COMMON RV PROBLEMS & HOW TO SOLVE THEM

As RVs get bigger, better and more complicated – so, too, do the things than can go wrong with them. Read on for some common RV problems and how to fix them, quickly!

The desire to add bigger, better and more fantastical features to our RVs has led to a new range of problems which weren’t part of the scene several decades ago, when times were a little simpler. But the fixes are often simple – if you know where to look or what the issues are, and often don’t take too much in the way of tools or techniques.
Here’s a few common RV problems that have come across our desk recently.

After I picked up my new van, I discovered that my solar panels weren’t working, and even when I plugged in my portable solar panel, that wouldn’t work either. What’s the issue?

It sounds like there was no diode or fuse between the panels on the van. If one was faulty and they are not isolated, it will prevent them all from working. In this situation, you need to disconnect all panels (there is likely a junction box where they join up) and reattach them one at a time until you find the faulty one. Leave it disconnected until you have time to replace it.

I have an 80 litre upright fridge but it continually ices up on the back wall. How can I stop this?

Small upright fridges generally make their cold in the back wall and are so crammed with food that it cannot spread around the fridge’s interior. You’ll probably notice that items at the front of the fridge won’t be as cold. Have a small fan fitted to blow diagonally on to the centre of the rear wall. It will move the cold air away and prevent the icing.

My tail lights and/or blinkers are not working. Is there an easy fix?

If you have a flat seven-pin plug, it’s likely that the split pins on either end of the male plug have been squashed when attaching and unplugging. Use a small knife blade to open the gap in the pins to reestablish a good contact.

My fridge constantly cycles at times and eats up electricity from the batteries. How can I prevent this?

This sounds like a temperature issue. If the fridge is located in the sun or the interior of a hot car, or even on very hot days of high ambient temperature, some fridges struggle to keep the interior cool and have to work constantly, especially upright designs. A wet towel on top will help greatly, or simply moving the fridge into the shade. Keep opening the fridge to a minimum, reduce internal air space with inflated wine cask bladders or similar, make sure door or lid seals are working well, and add an insulating cover to help.

My batteries never seem to fully charge when on the road, and the problem has only got worse since I bought a new tow car. I have an Anderson plug to connect to the car’s alternator so they should charge when towing. Are they faulty?

The likely problem is a lack of current being provided from the car’s alternator. Your new tow vehicle likely has a ‘smart alternator’, which would only be delivering around 13.5 volts at best, and can be well below that and even not producing anything at all when idle.

▶ Data extract:
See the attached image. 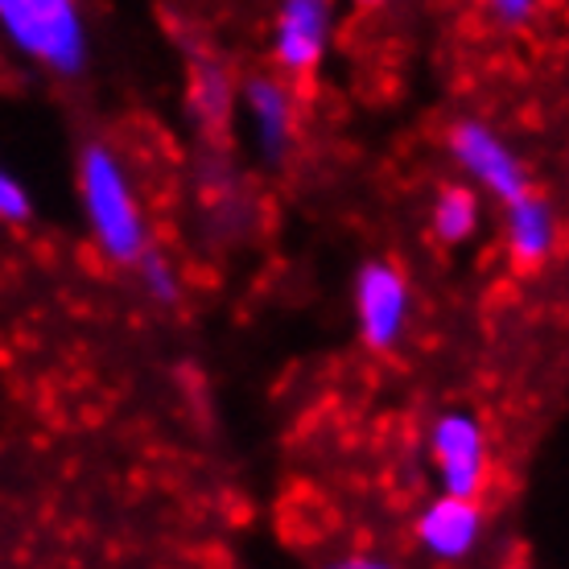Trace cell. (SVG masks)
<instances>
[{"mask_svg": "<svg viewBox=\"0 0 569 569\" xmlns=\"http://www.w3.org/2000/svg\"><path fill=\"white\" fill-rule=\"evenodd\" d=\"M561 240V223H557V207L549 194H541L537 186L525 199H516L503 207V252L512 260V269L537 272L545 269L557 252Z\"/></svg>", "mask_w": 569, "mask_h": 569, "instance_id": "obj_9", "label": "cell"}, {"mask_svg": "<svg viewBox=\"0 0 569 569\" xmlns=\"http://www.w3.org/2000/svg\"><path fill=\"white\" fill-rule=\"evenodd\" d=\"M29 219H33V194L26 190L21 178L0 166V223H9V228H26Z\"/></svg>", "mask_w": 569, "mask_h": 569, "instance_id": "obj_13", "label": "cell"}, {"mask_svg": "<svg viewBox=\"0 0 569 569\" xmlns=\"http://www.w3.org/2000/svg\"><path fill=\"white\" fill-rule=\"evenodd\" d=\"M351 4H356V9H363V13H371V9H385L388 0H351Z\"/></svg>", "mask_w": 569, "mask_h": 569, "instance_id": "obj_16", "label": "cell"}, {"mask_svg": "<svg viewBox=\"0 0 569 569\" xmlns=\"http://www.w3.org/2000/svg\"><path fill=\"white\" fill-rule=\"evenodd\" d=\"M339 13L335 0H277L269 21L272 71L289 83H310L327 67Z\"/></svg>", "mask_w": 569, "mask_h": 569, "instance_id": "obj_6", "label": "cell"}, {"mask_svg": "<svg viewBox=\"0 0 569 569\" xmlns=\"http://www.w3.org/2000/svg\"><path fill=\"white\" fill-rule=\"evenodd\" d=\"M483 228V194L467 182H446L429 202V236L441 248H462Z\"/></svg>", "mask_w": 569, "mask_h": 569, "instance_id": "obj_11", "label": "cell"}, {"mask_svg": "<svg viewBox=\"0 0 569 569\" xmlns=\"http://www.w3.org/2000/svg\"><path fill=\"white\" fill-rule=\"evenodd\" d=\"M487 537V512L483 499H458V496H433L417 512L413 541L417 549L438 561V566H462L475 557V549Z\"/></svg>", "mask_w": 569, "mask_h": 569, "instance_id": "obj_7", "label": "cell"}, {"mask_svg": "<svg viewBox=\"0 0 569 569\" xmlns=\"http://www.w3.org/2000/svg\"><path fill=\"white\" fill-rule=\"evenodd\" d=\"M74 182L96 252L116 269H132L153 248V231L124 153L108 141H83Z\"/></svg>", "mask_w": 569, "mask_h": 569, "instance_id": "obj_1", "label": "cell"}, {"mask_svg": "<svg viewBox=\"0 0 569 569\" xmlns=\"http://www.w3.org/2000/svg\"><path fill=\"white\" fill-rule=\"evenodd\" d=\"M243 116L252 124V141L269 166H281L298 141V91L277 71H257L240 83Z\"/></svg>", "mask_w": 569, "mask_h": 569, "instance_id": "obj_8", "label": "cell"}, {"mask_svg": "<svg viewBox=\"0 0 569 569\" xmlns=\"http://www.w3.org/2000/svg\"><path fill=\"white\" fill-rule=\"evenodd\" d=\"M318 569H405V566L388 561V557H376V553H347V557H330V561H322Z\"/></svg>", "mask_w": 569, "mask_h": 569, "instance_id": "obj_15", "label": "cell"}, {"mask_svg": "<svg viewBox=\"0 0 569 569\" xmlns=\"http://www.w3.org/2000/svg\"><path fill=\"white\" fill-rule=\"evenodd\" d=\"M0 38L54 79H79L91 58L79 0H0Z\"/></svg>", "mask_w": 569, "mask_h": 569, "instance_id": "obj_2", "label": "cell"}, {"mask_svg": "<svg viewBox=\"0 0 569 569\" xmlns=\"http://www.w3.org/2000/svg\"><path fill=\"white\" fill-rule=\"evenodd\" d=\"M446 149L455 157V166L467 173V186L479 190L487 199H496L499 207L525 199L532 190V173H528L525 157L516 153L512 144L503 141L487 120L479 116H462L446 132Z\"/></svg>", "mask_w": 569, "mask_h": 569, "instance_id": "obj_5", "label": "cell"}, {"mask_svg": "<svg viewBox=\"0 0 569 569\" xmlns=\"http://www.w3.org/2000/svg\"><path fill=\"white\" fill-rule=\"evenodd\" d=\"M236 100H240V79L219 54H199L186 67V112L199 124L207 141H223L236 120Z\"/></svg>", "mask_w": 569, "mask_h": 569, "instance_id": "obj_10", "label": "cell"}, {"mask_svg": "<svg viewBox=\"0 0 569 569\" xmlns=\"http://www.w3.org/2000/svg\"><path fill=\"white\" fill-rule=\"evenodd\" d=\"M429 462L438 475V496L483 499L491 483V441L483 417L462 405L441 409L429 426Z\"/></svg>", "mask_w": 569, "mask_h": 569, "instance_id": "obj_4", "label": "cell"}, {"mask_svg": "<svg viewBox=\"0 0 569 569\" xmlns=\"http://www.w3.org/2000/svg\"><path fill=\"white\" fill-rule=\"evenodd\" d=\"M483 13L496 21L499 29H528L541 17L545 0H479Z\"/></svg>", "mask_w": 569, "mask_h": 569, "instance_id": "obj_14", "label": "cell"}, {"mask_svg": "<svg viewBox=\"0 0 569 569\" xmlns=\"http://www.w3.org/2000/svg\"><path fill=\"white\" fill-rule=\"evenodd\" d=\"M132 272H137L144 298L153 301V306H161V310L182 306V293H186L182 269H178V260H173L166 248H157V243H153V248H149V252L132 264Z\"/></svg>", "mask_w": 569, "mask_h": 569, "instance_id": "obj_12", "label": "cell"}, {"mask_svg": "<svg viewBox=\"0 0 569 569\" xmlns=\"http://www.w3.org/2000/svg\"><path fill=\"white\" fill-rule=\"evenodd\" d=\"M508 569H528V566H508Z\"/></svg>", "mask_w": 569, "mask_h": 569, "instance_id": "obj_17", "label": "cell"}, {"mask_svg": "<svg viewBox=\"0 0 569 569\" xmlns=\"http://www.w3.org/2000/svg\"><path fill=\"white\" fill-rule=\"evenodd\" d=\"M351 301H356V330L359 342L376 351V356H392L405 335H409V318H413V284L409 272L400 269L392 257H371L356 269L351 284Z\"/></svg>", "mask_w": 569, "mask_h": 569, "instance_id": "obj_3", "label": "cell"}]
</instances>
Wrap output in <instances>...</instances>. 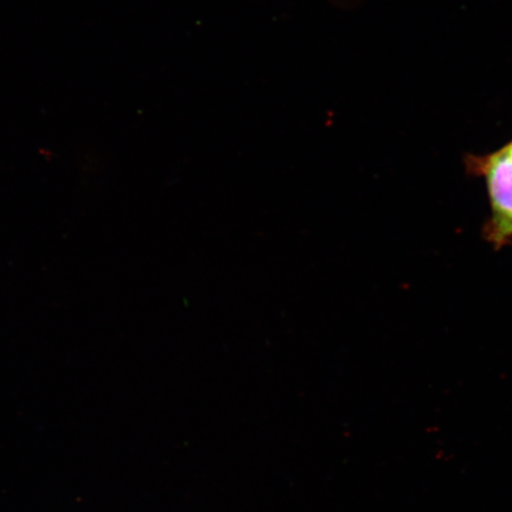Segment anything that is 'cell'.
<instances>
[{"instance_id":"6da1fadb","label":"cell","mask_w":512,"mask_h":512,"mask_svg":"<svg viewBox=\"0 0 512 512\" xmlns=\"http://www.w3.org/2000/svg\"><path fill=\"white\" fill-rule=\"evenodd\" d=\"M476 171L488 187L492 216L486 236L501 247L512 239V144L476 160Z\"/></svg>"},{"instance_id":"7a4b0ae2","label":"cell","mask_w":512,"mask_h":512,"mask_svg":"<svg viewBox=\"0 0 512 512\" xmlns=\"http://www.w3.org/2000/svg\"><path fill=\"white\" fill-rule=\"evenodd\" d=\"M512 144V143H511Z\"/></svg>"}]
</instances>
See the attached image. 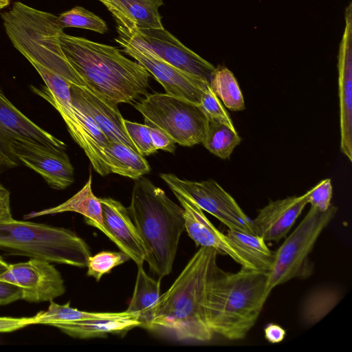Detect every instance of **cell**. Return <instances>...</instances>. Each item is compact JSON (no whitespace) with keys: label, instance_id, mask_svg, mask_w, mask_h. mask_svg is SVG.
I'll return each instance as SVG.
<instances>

▶ Work to complete:
1. In the article on common RV problems, how much voltage does a smart alternator deliver at best?
2. Pick up the article on common RV problems right after its final sentence and keep writing in the same voice.

▶ Final answers:
1. Around 13.5 volts.

2.
Alternators have never been designed to fully (100 percent) recharge a car battery, much less a secondary battery in a caravan or camper. They are merely designed to replace charge lost during starting and to provide for other vehicle-only loads. Voltage losses, especially over the undersized cables often fitted to Anderson plugs, further exacerbate this.

The only solution is to install a DC-DC charger which will accept voltage inputs as low as 9 or 10 volts and which can boost them to around 14.5 volts and manage them in a three-step charging process. This is the only way to adequately ensure you can replace all of the charge lost from your storage battery while camped.

My tow rig’s braking efficiency has dropped, and I am feeling the tow vehicle veering to one side when stopping. I have had my car’s brakes checked and I am assured they are okay. Could the problem be in the caravan’s brakes?

More than likely, it is your van’s brakes that are at fault. The reduced braking efficiency when towing tells us something isn’t working well, and the kicker is the tow vehicle’s veering off line. This suggests that the brakes on one side of your caravan are not working. When you apply the brakes they don’t work but the brakes on the other side do, causing the van to impose a sideways load on the vehicle’s tow bar and producing the veering.

We’d guess something like broken or damaged wire to the van’s electric brakes on one side is the cause and is simply solved by replacing that wiring. Any brake shop should be able to affect a fix.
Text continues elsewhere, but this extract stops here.